:: TEXT SHOWN ::
● ● ● ● ● ● ●
Updated: 27-Jan-2003
   

SHAPE News Morning Update

27 January 2003

WAR ON TERRORISM

  • Afghan extremists en route to Europe

AFGHANISTAN

  • Afghans say they foiled attacks on U.S. embassy and peacekeepers

IRAQ

  • UN must disarm Iraq or lose credibility, NATO chief says
  • NATO chief in Turkey, top British commander visits base hosting U.S. and British warplanes
  • Turkish military agrees to transit passage of U.S. troops into Iraq in case of war
  • U.S. Army ready for Iraqi volunteers at Hungarian air base

NATO

  • Germany plans drastic cuts in heavy armour

BALKANS

  • Foreign minister hints top war crimes suspect’s arrest is doubtful
  • Machine-gun fire, rocket propelled grenade hit ex-rebel leader’s office

WAR ON TERRORISM

  • German intelligence has warned that 20 Afghan extremists travelling on falsified Pakistani passports are en route to Europe, Germany’s mass-circulation Bild newspaper reported on Saturday. In a release issued ahead of publication, the daily cited unnamed intelligence sources as saying what the paper called “terror commandos” were traveling to Germany, Britain, France and the Czech Republic via Bahrain. The paper did not say what the extremists planned to do if they made it to Europe, but said they were followers of Afghan warlord Gulbuddin Hekmatyar, who has denied reports that he is allied with al Qaeda leader Osama bin Laden. (Reuters 250115 GMT Jan 03)
● ● ● ● ● ● ●
:: STUDY QUESTIONS ::
1. According to the news update's War on Terrorism story, which countries are the Afghan extremists traveling to?
2. Write the next part of the news update, picking up right after its final sentence.
The lines that come after this news update are taken from a different source.

:: RAW DATA ::
● ● ● ● ● ● ●
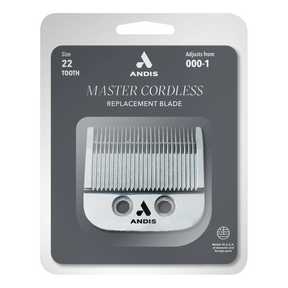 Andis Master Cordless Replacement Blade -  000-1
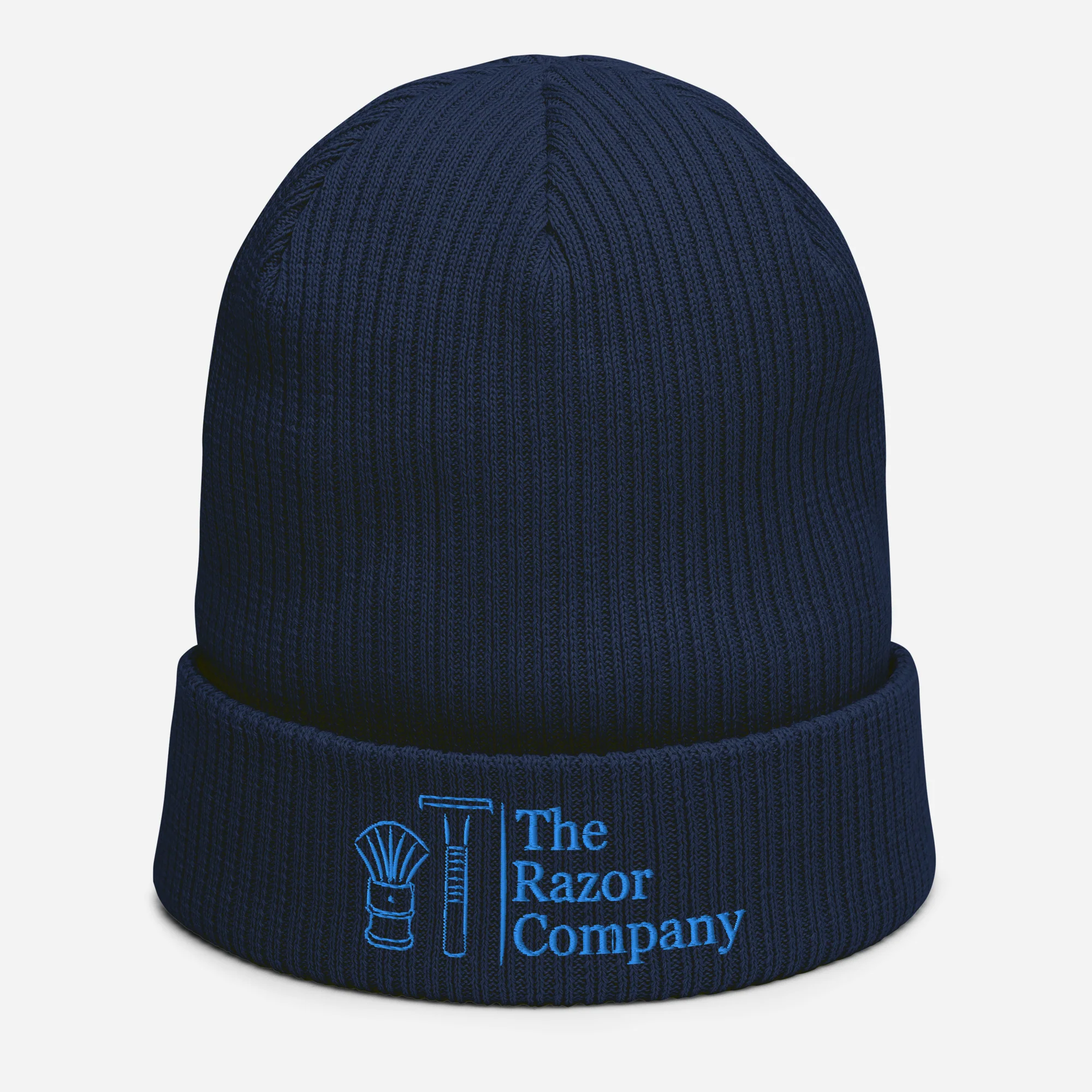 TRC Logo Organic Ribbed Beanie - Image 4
● ● ● ● ● ● ●
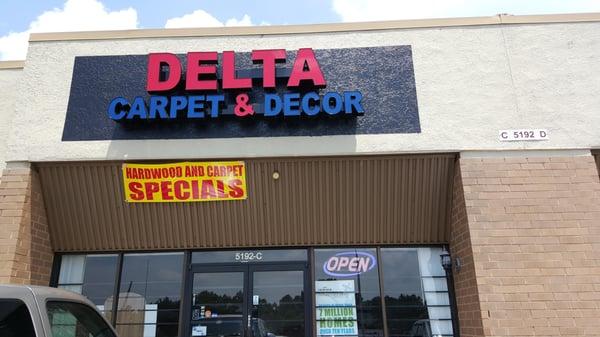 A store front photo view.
● ● ● ● ● ● ●
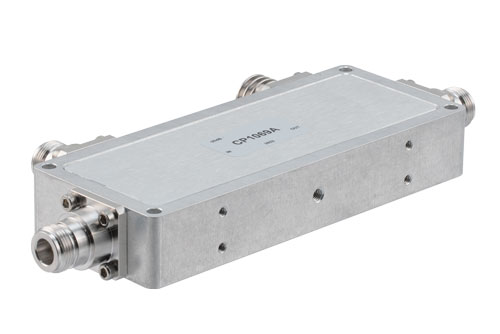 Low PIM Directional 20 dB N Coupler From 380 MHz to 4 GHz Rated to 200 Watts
● ● ● ● ● ● ●
:: ANSWERS PROVIDED ::
1. Germany, Britain, France and the Czech Republic.

2.
AFGHANISTAN

  • Afghan intelligence officers said on Sunday they had foiled a plan to launch rocket attacks on the U.S. embassy, international peacekeepers and Kabul airport at the weekend. Engineer Amin, head of intelligence for Kabul, said that his men had found 30 BM-21 rockets in the Tara Khail area near Bagrami on the eastern outskirts of Kabul on Saturday morning. He said five were primed to fire while the rest lay ready nearby. Adding a map was found at the scene identifying the three targets. An ISAF patrol found 25 rockets on Saturday morning in an area about three km from the airport, adjacent to the road leading out of Kabul towards the eastern city of Jalalabad. (Reuters 261359 GTM Jan 03)

IRAQ

  • The United Nations will lose all credibility if it does not act to disarm Iraqi President Saddam Hussein, the leader of the NATO military alliance said Friday. NATO Secretary-General Lord Robertson told a conference in London that the crisis over Iraq’s alleged weapons of mass destruction “strikes at the very credibility of multilateralism and the UN.” (AP 241745 Jan 03)
  • The new NATO military commander met with Turkey’s top brass on Friday to discuss a possible war with Iraq, while the British military chief visited a key air base - the hub of British and U.S. warplanes enforcing the northern no-fly zone over Iraq. U.S. Marine Corps Gen. James Jones, who took over last week as NATO’s military chief, met with Gen. Hilmi Ozkok, the chief of staff of the Turkish military. A day earlier, the British military chief, Adm. Sir Michael Boyce, reportedly was rebuffed by Gen. Ozkok, when he relayed a British request to deploy forces in Turkey in the event of an Iraq war. “No to the British,” the daily Milliyet headlined on Friday, saying that the Turkish military refused to allow stationing of the British forces. A senior Turkish general, speaking on customary condition of anonymity, said Turkey has no plans on further military cooperation with Britain outside of NATO. (AP 241328 Jan 03)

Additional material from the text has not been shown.